* [Text shown]
-- BEGIN --

Why Information gain feature selection gives zero scores - machine-learning

I have a dataset in which I used the Information gain feature selection method in WEKA to get the important features. Below is the output I got.
Ranked attributes:
0.97095 1 Opponent
0.41997 11 Field_Goals_Made
0.38534 24 Opp_Free_Throws_Made
0.00485 4 Home
0 8 Field_Goals_Att
0 12 Opp_Total_Rebounds
0 10 Def_Rebounds
0 9 Total_Rebounds
0 6 Opp_Field_Goals_Made
0 7 Off_Rebounds
0 14 Opp_3Pt_Field_Goals_Made
0 2 Fouls
0 3 Opp_Blocks
0 5 Opp_Fouls
0 13 Opp_3Pt_Field_Goals_Att
0 29 3Pt_Field_Goal_Pct
0 28 3Pt_Field_Goals_Made
0 22 3Pt_Field_Goals_Att
0 25 Free_Throws_Made
Which tells me that all features with score 0 can be ignored, is it correct?
Now when I tried the Wrapper subset evaluation in WEKA, I got selected attribute which were ignored in info gain method (i.e whose score was 0). Below is the output
Selected attributes: 3,8,9,11,24,25 : 6
Opp_Blocks
Field_Goals_Att
Total_Rebounds
Field_Goals_Made
Opp_Free_Throws_Made
Free_Throws_Made
I want to understand, what is the reason that the attributes ignored by info gain are considered strongly by wrapper subset evaluation method?

To understand what's happening, it helps to understand first what the two feature selection methods are doing.

-- END --

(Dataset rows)
-- BEGIN --

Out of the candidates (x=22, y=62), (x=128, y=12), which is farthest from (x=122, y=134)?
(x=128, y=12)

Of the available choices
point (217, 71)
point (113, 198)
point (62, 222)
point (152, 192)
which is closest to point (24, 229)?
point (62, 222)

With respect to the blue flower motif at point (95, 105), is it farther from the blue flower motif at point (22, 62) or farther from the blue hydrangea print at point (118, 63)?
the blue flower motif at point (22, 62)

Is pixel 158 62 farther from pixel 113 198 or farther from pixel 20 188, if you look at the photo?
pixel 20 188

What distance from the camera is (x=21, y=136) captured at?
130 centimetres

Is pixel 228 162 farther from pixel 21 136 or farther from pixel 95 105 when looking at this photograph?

-- END --

* [Required work] Say whether each statement agrees with the thread on WEKA feature selection, answering yes or no and quoting the deciding words of the thread: 1. The information gain method gave Opponent the top score of 0.97095. 2. Opp_Blocks received a nonzero information gain score. 3. The wrapper subset evaluation selected six attributes. The rows were taken from a separate source.

* [Task answer]
1. Yes: "0.97095 1 Opponent"
2. No: "0 3 Opp_Blocks"
3. Yes: "Selected attributes: 3,8,9,11,24,25 : 6"